There is no "perfect", "exact" or "right" consistency for the soap when rebatching. It depends on what you want your final product to look like. Once the soap is soft enough to put into molds (even if you have to "glop" it in there and press it down), it is sufficiently melted. You can also melt longer to achieve a more liquid form if this is more suitable for you. Doing a partial melt will leave chunks of solid soap which looks pretty when the soap is cut, or when it is used if you are using individual molds.
As with most everything, there are a number of ways of rebatching.
Grate the soap as finely as possible and place in a baking dish. Cover with just enough water or milk to get all of the soap wet. Be careful not to use too much because doing so will prolong the drying time and increase the amount of shrinkage, resulting in distorted, mishapen bars of soap.Cover.
Place in the oven at 140 degrees. This takes a considerable period of time. Hours.Check the soap occasionally, stirring GENTLY! If you stir too quickly, you will make bubbles. It IS soap!! Bubbles are difficult to get rid of and will create air pockets in the soap.
When the soap becomes a thick liquid, it is ready. Take it out of the oven and add your fragrances, herbs, colors. etc.
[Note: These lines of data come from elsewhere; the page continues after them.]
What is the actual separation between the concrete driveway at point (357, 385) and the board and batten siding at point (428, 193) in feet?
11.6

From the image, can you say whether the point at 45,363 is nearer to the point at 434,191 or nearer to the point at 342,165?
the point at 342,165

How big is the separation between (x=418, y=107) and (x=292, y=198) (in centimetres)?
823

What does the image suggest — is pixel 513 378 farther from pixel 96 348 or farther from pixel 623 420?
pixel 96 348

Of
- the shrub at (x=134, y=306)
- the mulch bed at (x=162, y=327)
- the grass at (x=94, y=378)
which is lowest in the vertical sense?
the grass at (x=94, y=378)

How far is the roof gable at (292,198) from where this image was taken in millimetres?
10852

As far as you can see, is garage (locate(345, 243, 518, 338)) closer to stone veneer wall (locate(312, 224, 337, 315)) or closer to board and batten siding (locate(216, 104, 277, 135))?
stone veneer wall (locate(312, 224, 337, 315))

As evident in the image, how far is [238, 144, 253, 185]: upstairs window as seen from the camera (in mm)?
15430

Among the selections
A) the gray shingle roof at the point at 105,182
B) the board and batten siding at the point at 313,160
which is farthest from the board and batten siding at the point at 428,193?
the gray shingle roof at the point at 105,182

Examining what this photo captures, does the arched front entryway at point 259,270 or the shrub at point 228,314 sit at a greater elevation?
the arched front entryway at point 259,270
Poor into molds. Allow to harden. Placing in the freezer will speed the process. Once able, remove from molds and allow to dry. Drying time varies, depending on the amount of liquid you added at the beginning of the process.
Crock Pot Method:
To do this safely, you MUST have a crock pot that has a very low setting. Slow cookers often only have low and high and low is too hot. Crock pot brand on low is generally acceptable. As before, grate the soap as finely as possible. Put just enough liquid (milk or water) into
the crockpot to cover the bottom. Add soap and cover the pot. Let it sit for an hour. Check the soap's consistency. Don't stir too much! Continue to check every hour or so, more frequently once it begins to melt. DO NOT leave it heating overnight or go for long periods of time unattended. One of two things can happen. It can burn, or, bubble up and overflow! As soon as the soap becomes liquid or soft enough to incorporate other ingredients, it is ready to do so. Pour into a mold. Place molds in the freezer until the soap is firm enough to remove. Allow to dry.
Zip Lock Baggie Method:
Put finely grated soap in zip lock baggie. Add desired amount of either milk or water. Close baggie, pressing out as much air as possible. Place inside a second zip lock baggie, closing the same way as the first one. Place baggie in pot of SIMMERING water. Cover pan. Flip the baggie over occasionally. Gently knead the soap occasionally after it begins to melt. (Be careful, it's HOT!)
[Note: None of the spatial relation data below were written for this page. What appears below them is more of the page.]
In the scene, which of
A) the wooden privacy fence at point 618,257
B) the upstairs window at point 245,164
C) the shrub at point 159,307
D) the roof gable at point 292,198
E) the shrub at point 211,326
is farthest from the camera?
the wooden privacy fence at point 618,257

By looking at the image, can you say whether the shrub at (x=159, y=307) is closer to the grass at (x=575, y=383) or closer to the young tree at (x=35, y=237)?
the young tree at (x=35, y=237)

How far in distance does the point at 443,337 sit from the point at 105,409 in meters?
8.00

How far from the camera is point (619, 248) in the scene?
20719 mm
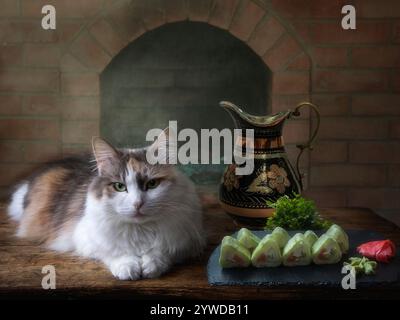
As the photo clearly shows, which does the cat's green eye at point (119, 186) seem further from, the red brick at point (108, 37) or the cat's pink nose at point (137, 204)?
the red brick at point (108, 37)

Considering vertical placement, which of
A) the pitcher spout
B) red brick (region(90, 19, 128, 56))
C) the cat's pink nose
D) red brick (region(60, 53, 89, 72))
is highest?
red brick (region(90, 19, 128, 56))

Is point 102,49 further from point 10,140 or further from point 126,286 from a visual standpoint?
point 126,286

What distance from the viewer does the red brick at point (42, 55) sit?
2033mm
Once the soap reaches the desired consistency, carefully open the baggies and add any additional ingredients, mashing the soap around to incorporate. Snip the corner off the baggie and pipe the soap into the molds. Allow to harden. Remove from mold and dry.
Below are pictures of a rebatch I did today. I didn't like the design of the soap, so, decided to rebatch. You can see the original design in the first picture and will see the end product after rebatch a few pictures later.
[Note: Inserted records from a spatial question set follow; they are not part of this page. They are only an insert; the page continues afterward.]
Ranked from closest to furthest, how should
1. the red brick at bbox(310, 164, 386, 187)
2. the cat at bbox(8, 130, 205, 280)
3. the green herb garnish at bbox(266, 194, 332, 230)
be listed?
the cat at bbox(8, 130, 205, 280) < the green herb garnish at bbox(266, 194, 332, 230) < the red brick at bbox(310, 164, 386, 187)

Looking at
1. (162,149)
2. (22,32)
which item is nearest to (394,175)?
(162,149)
This was a partial melt. I used the baggie method. It took a couple of hours for the soap to melt sufficiently because the original soap was at least a year old. I tried to rebatch without any liquid at all but it just wouldn't melt. I ended up adding approximately 1 Table spoon of heavy cream. I sprinkled some of the grated soap on the top of the rebatch and poked it down in a bit with my fingers, just to make it pretty.